## Task details
Say how many lines of the entries below include "self", giving nothing but that number.

(Stored data begins)

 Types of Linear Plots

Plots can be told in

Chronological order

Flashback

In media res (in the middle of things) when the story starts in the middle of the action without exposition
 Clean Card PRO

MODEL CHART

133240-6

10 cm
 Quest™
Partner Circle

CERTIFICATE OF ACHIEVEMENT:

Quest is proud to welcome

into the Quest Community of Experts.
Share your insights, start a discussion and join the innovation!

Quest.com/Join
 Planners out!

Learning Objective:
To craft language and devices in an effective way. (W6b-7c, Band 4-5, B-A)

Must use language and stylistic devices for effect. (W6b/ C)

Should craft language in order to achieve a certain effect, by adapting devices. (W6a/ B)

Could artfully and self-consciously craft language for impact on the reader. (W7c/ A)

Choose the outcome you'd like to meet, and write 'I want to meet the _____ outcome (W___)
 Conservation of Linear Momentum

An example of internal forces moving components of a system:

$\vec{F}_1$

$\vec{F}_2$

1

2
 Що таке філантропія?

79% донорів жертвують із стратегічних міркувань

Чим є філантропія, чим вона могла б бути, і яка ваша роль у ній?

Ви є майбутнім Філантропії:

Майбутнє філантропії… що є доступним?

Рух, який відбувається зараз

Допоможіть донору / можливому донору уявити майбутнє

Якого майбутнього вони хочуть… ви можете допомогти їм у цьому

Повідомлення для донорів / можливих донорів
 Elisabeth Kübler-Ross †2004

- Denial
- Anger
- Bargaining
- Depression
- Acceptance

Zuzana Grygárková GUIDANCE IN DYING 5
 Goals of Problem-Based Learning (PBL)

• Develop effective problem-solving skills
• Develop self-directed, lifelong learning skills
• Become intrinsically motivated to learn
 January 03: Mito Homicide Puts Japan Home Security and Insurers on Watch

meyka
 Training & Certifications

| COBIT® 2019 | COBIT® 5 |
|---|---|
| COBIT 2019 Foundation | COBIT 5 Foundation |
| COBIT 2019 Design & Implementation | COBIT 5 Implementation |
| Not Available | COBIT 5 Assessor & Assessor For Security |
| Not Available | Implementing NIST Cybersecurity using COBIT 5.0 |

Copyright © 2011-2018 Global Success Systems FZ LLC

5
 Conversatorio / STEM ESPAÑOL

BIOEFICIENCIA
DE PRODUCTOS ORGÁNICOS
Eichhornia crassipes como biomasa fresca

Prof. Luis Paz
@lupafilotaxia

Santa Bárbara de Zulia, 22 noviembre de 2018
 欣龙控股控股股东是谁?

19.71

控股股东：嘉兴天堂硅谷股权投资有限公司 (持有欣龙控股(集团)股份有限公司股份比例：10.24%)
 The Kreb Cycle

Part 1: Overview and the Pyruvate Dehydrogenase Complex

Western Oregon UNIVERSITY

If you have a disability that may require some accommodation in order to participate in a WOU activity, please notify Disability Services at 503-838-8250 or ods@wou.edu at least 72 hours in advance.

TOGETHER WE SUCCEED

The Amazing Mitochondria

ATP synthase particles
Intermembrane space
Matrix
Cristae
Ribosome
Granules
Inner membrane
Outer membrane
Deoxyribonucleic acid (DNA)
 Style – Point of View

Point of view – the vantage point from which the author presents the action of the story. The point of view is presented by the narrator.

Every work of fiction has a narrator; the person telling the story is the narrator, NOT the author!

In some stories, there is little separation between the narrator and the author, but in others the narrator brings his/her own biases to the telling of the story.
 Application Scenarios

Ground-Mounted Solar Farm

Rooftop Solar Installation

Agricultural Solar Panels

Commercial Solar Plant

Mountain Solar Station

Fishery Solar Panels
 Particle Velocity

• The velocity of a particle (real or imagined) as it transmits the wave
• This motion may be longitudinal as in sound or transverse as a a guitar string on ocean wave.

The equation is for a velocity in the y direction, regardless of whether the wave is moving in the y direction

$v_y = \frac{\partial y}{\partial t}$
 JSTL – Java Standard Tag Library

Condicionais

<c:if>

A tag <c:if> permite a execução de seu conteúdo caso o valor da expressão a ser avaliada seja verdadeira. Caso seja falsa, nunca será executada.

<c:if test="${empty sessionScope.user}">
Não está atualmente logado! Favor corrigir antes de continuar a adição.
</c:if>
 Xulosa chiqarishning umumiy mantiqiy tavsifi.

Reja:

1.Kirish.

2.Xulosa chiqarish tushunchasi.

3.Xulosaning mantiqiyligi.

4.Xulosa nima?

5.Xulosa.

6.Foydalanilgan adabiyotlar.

(Stored data ends)

## Exercise result
2